On an individual talent level, it’s reassuring to see Wright immediately have an impact in the D-League. Struggling off the bat would have furthered the Portis outcry. But through just six games, and picking up right where he left off in the Pac-12, Wright leads the 905ers in Points Per Game (17.8), Assists (6.3), and Steals (1.7), while averaging 5.7 boards and shooting at a .569 clip.
There is no frontrunner in this fight as of yet. With the idea that the Raps will make a major Power Forward splash in Free Agency remaining a possibility, and with draft picks in their pocket, the backcourt addition of Wright could eventually wind up being viewed as a savvy preemptive strike. But when dealing with matters of the present, the frontcourt of today needs to do more to not only temper the crowd of naysayers, but to avoid regretting a missed opportunity.
Scola, for the most part, has been this team’s unsung hero. Though at times, just like Biyombo, has been exposed when the Raps attempt to go small at both ends of the floor. Zarar wrote an interesting piece that went up yesterday recommending Patterson as Scola’s starting lineup replacement in order for the Raps to truly reach their ceiling. This move makes sense considering PP is capable of so much more. Scola has built an inside-outside presence in his own right, but if the move meant getting Patman at an optimum floor-stretching level, count me in.

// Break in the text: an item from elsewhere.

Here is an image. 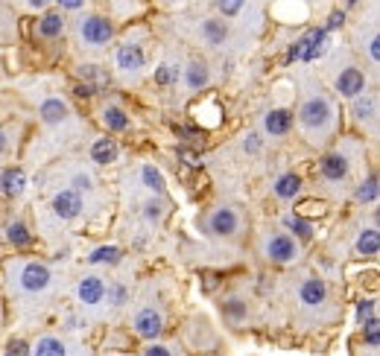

It falls on Casey to make the switch, but it ultimately falls on Patterson to step up. It also reminds me of who comes to mind when thinking of a Patterson comparison.
Portis projects to be a steady rebounding presence, something Patterson has never achieved. And that’s where another comparison comes to mind. Much like Terrence Ross, there seems to be a disconnect when attempting to expand his game. We’ve seen Patterson crash the boards when needed, and fight like hell for a second chance put-back. But again, much like Ross, he seems content with just fitting into what the scheme asks of him instead of going above and beyond the call of duty.
That’s also what makes his current struggles so frustrating, as the fear of missing out on a player like Portis could have totally been put to rest by now if PP would realize his natural skill set. He’s even equipped with the athleticism to check the opposing stretch-four on defense.
Patterson’s woes would be even more magnified if the Portis storyline hadn’t lost its initial steam. Being buried on the Bulls’ bench has transformed the 22nd overall pick into an early season afterthought. But let’s not be fooled by Fred Hoiberg’s inability to incorporate his touted rookie. Portis has plenty of NBA enthusiasts waiting with anticipation.
He still has to prove he’ll be worth the wait, but from a distance, there isn’t any glaring negatives to his game. And when you combine the natural fit he would have been for the Raps’ rotation, the questions of his non-selection are sure to heat up once again.
Post moves: check. Feistiness on the glass: check. The ability to stretch the floor: check. Enormous upside: CHECK.
The ultimate fear is that another Ross over Drummond scenario plays out. Not so much for the difference in talent as Wright checks the upside box in his own right, but because of where that difference would have been utilized.
Round 2 Scorecard
In case you missed it, Portis took Round 1. His powerful preseason combined with Wright’s lack of opportunity in the same timeframe tipped the scales by default. As we now stand, Wright has since caught up with the Bulls not opting to give Portis any D-League playing time.
I believe in Ujiri’s long-term vision the same way I did two months ago, so I still back the pick. But as time passes, unanswered questions will only loom larger.